Stocks Slide, Oil Surges as Iran War Roils Markets
A global market selloff has wiped trillions from equities as oil prices spike to $84 per barrel and South Korea's benchmark index crashes 7%, driven by fears over Strait of Hormuz disruption.
A War Premium Hits Every Asset Class
Financial markets around the world absorbed a brutal shock on Monday and Tuesday as the US-Israeli military campaign against Iran entered its fourth day, sending oil prices surging, equities plummeting, and rattling currency and bond markets simultaneously. The selloff was among the most coordinated across asset classes since the early days of the 2022 Russian invasion of Ukraine.
In early trading on Tuesday, March 3, the Dow Jones Industrial Average dropped more than 1,000 points, or 2.1%, before paring some losses. The S&P 500 shed 2% and the Nasdaq fell 2.1%. European markets fared even worse: Germany's DAX tumbled 2.23%, France's CAC 40 lost 1.68%, and the pan-European Stoxx 600 fell 1.83%.
Asia Bears the Brunt
Asian exchanges led the global decline. South Korea's KOSPI cratered 7.24% — its worst single-day performance in years — as it returned from a public holiday to catch up with Monday's losses. Japan's Nikkei 225 fell 3.08% and the broader TOPIX dropped 3.24%. Hong Kong's Hang Seng Tech Index shed 2.26%, though mainland buyers poured over 16 billion Hong Kong dollars into the market seeking bargains.
Oil and Gas Markets in Turmoil
Brent crude oil surged 7.5% to $83.58 per barrel — up from roughly $70 a week earlier — as traders priced in the risk of a prolonged closure of the Strait of Hormuz. The strait carries approximately one-fifth of global oil consumption each day. US benchmark crude rose 7.6% to $76.64 a barrel.
Natural gas markets were even more volatile. European gas prices surged more than 35% as the continent, already sensitive to energy supply disruptions, grappled with the prospect of reduced LNG flows from the Persian Gulf. According to NPR, analysts at Wood Mackenzie warn oil could break $100 per barrel if Hormuz tanker traffic is not restored quickly — a scenario that would push US gasoline prices 10 to 85 cents higher at the pump.
Winners Amid the Wreckage
Not all sectors suffered. Defence stocks surged as investors bet on prolonged military spending. BAE Systems jumped 6.1% in London, while Germany's Rheinmetall gained 2%. In the United States, Nvidia advanced 2.9% as tech equities showed relative resilience compared to energy-intensive industrials and financials.
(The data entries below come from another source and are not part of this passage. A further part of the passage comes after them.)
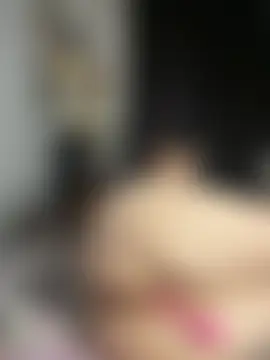 VenusDeMilo_55 Live Chatrum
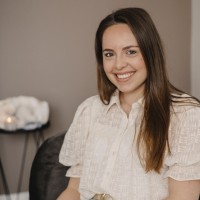 Fokelien Tamminga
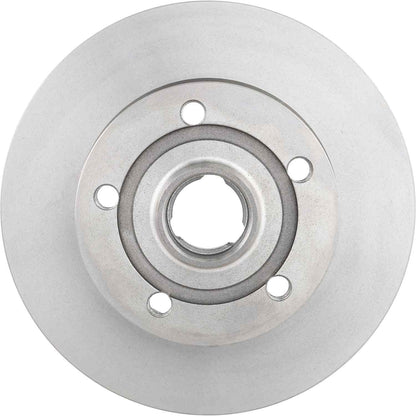 Brembo Disc Brake Rotor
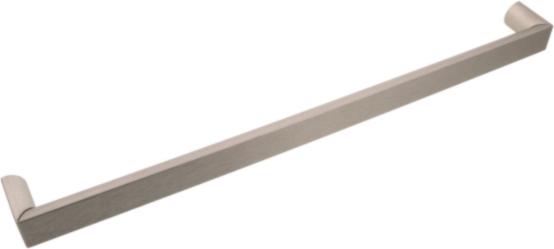 POIGNEE Four PORTE FOUR 427 (entraxe 412mm)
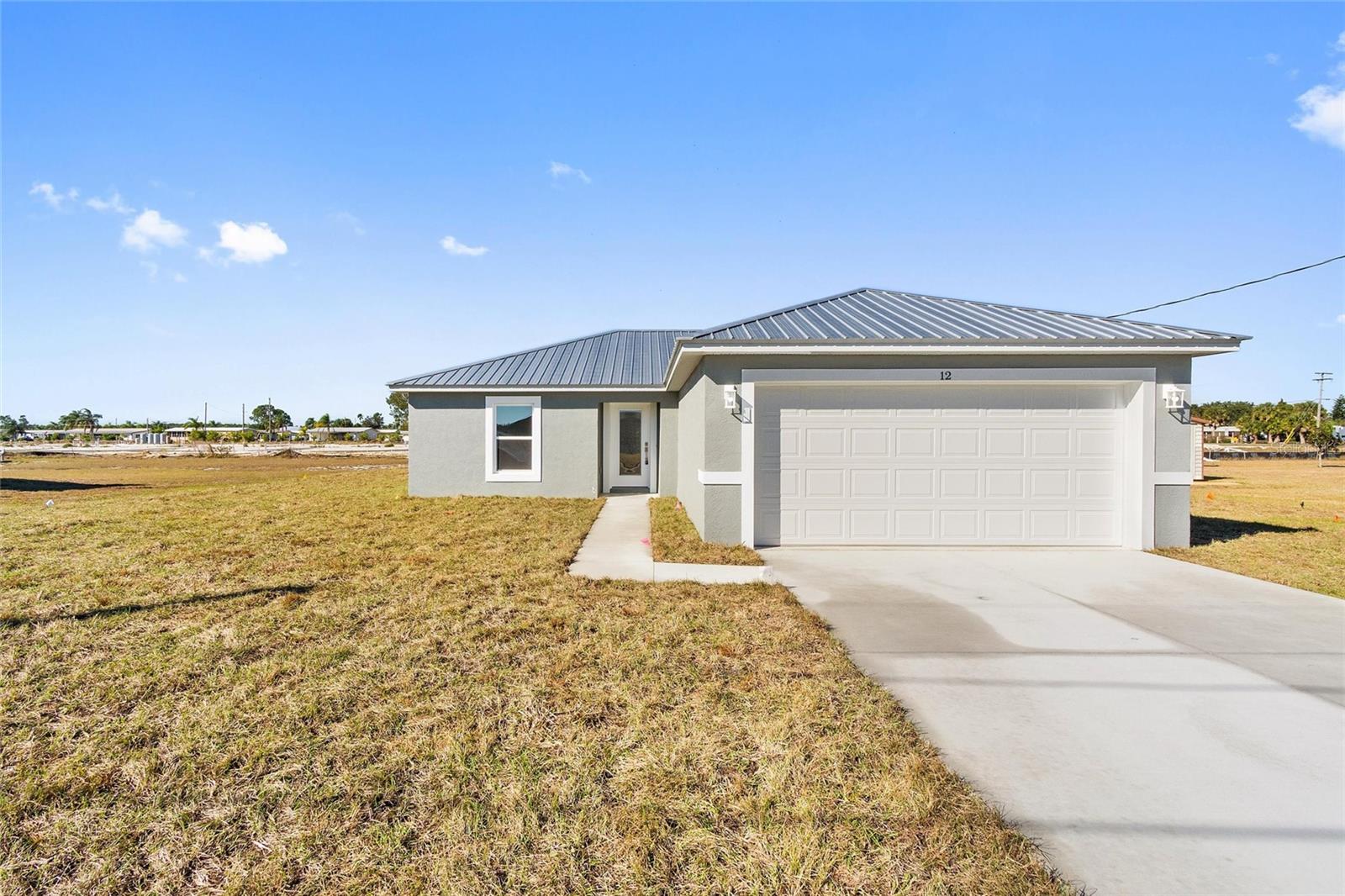 Image 2 of 28 For 12 Armbruster Court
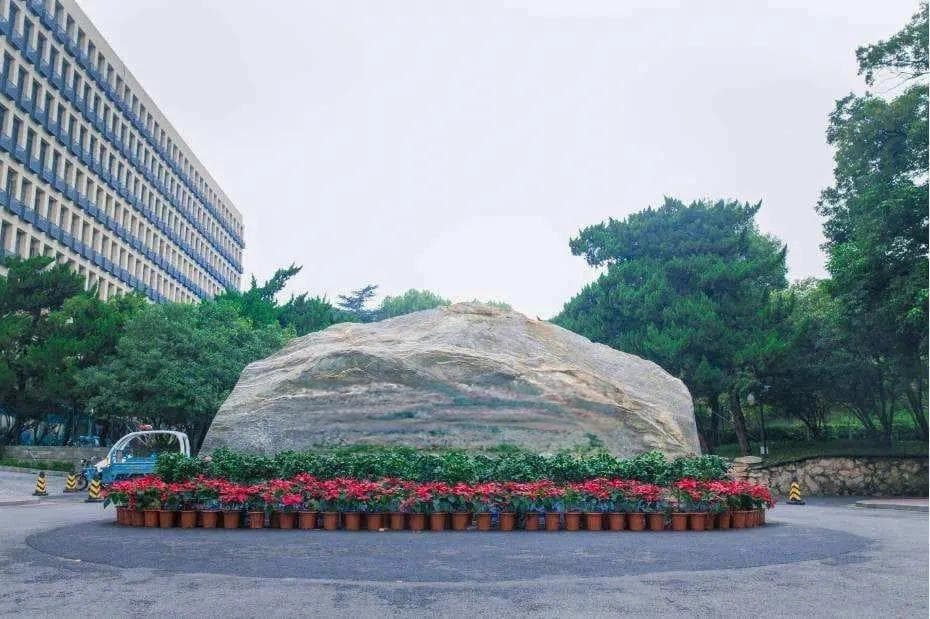 水文与水资源工程专业前十大学排行榜（2024前十强最新大学排名）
Gold, initially pushed above $5,300 per ounce in a classic safe-haven rush, pulled back 4.9% to $5,053 on Tuesday as rising Treasury yields made the non-yielding metal less attractive. The dollar, however, gained nearly 1% against a basket of currencies as investors sought liquidity.
Macro Risk at a Crossroads
The divergence in expert opinion reveals the core uncertainty. JPMorgan Chase warned that the conflict "generates greater macroeconomic risk than recent military conflicts" and could prove as economically damaging as Russia's 2022 Ukraine invasion. Wells Fargo analysts countered that history favours buyers of geopolitical dips, noting the S&P 500 rallied 16% during Gulf War One and 14% in the early months of Gulf War Two.
The critical variable is duration. President Trump indicated the conflict could last four weeks or more — a timeline that, if accurate, would sustain energy price pressure and inflation fears long enough to materially slow global growth. Fortune reported that Wall Street war desks are already mapping scenarios where a prolonged Hormuz blockade pushes inflation back above 4% in Europe and forces central banks to pause or reverse rate-cutting cycles.
For now, markets are caught between the instinct to sell the uncertainty and the historical lesson that wars, however devastating, tend not to derail long-term bull markets. Tuesday's partial recovery in US equities suggests investors have not yet made up their minds.